**SOURCE TEXT:**
I took a few deep breaths, allowed the pool boy to rotate my umbrella, and tried to relax. I couldn’t.

I turned to Shannon. “If this is a joke, why would John Rizzotti have cc’d all of the big executives at E!? He can’t be bothering all of them with pranks like this. Plus, I made it very clear before I left that I wasn’t checking my work e-mail, so if this is a prank, they wouldn’t have sent it to my work e-mail. This has to be real!”

I immediately pounded out an e-mail to Chelsea and Tom.

CHELSEA & TOM:

WHAT’S THE DEAL WITH THE TIME PHOTO SHOOT? THERE’S NO WAY THEY CAN SHOOT IT ANOTHER DAY?

Tom replied.

NOPE. SORRY. YOU’LL JUST BE LEFT OUT. WE’LL TRY AND MAKE SURE THEY AT LEAST MENTION YOUR NAME IN THE ARTICLE.

“Try and make sure”? What the hell? How dare they? I had worked my ass off for Chelsea and all I could get out of them was a “we’ll try”?

All of my instincts told me that this was a lie, a total hoax. But my instincts had also once told me that Sugar Ray was a great band with staying power. So, clearly my instincts weren’t always spot on.

I was obsessed. I couldn’t believe this was happening. Suddenly I became the worst person in the world to be with.

“I want to go home. This honeymoon sucks. I knew it was too long. I told you,” I said to Shannon as my pool umbrella was being rotated yet again.

**TO BE DONE:**
1. Recast the rows from the line containing "In this captured" through the end of the rows as a Markdown table with columns Line and Text. Give each line a number and omit blank lines.
2. Continue the honeymoon excerpt from where it stops.

**RECORDS SUPPLIED:**
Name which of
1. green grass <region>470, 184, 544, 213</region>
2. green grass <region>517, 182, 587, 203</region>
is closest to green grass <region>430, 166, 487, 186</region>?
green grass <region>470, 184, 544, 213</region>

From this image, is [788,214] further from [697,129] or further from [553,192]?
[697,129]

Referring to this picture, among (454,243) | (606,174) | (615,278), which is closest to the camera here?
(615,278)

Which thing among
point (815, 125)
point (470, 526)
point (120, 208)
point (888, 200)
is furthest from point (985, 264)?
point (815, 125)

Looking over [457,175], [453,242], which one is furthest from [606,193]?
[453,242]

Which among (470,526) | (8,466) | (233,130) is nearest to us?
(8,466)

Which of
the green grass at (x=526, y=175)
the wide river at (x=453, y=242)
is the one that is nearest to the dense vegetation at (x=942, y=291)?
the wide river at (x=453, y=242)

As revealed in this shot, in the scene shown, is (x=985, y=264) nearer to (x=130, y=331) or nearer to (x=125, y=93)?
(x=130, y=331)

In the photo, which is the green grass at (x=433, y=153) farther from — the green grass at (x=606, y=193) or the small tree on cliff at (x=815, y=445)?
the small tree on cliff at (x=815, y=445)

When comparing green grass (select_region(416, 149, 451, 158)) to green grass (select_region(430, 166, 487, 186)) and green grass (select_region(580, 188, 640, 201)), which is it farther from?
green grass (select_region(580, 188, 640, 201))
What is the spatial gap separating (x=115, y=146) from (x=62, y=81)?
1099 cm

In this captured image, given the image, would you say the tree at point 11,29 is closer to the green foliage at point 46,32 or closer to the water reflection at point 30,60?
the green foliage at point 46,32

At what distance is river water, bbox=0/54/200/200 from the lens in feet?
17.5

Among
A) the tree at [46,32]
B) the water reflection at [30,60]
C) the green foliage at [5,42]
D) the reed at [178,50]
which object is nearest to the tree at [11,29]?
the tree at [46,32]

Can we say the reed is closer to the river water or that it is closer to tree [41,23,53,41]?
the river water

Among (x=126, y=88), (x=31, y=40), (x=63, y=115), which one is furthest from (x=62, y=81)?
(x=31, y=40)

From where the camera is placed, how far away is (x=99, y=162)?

**EXPECTED ANSWERS:**
1.
| Line | Text |
|---|---|
| 1 | In this captured image, given the image, would you say the tree at point 11,29 is closer to the green foliage at point 46,32 or closer to the water reflection at point 30,60? |
| 2 | the green foliage at point 46,32 |
| 3 | At what distance is river water, bbox=0/54/200/200 from the lens in feet? |
| 4 | 17.5 |
| 5 | Among |
| 6 | A) the tree at [46,32] |
| 7 | B) the water reflection at [30,60] |
| 8 | C) the green foliage at [5,42] |
| 9 | D) the reed at [178,50] |
| 10 | which object is nearest to the tree at [11,29]? |
| 11 | the tree at [46,32] |
| 12 | Can we say the reed is closer to the river water or that it is closer to tree [41,23,53,41]? |
| 13 | the river water |
| 14 | Among (x=126, y=88), (x=31, y=40), (x=63, y=115), which one is furthest from (x=62, y=81)? |
| 15 | (x=31, y=40) |
| 16 | From where the camera is placed, how far away is (x=99, y=162)? |

2.
Now Shannon was pissed, and for two very valid reasons. One, the anxiety it was causing me was ruining her honeymoon—the operative word being her. Two, we were in paradise and I was now being a complete asshole.

I had to get to the bottom of it, but if it were a hoax, I knew Chelsea and Tom wouldn’t crack that quickly. I had to go to another source. I went to the weakest, most guilt-ridden person I knew: Johnny Kansas. If I tugged on his heartstrings hard enough and played up how emotionally distraught I was, he’d break down and tell me it was all a lie.

JOHNNY, YOU’RE THE ONLY PERSON I CAN TRUST. THIS IS RUINING MY ENTIRE HONEYMOON. IS THIS TIME MAGAZINE SHOOT REAL?

Little did I know, Chelsea was one step ahead of me. She had already descended upon Johnny, knowing full well that I would try to exploit his weakness in my quest for the truth. Like a terrorist holding an AK-47 to the blindfolded head of her hostage, Chelsea had forced Johnny to go along with it.

He responded: Yes.

Recognizing that he could be monitored, I waited a few minutes and wrote again.

JOHNNY, THIS IS RUINING EVERYTHING. IT’S THE LAST DAY OF MY HONEYMOON AND SHANNON IS PISSED. PLEASE TELL ME THE TRUTH. I KNOW I CAN TRUST YOU. DON’T BETRAY THAT.

Johnny’s an easy one to break. All you have to do is question his trust and loyalty, and he instantly squawks. But this time there was no immediate response, only radio silence. My heart sank, my head swelled, and my twitches ignited. I waited five minutes and checked again. Nothing. Beads of sweat, entirely unrelated to the heat, began to form. I was not sure what was happening to me physically, but I could only imagine that this was the beginning of a severe anxiety attack. And on a tranquil pool deck in Greece was not where I wanted to lose my shit. I had to do something.

“That’s it, we’re heading home early,” I announced. Shannon freaked, but I told her that she and I had, in theory, a lifetime together but “This may be my only shot for Time magazine.” As she continued to yell at me, I snapped, “Fine, you can stay here and I’ll head home early.” This marriage was clearly getting off on the right foot.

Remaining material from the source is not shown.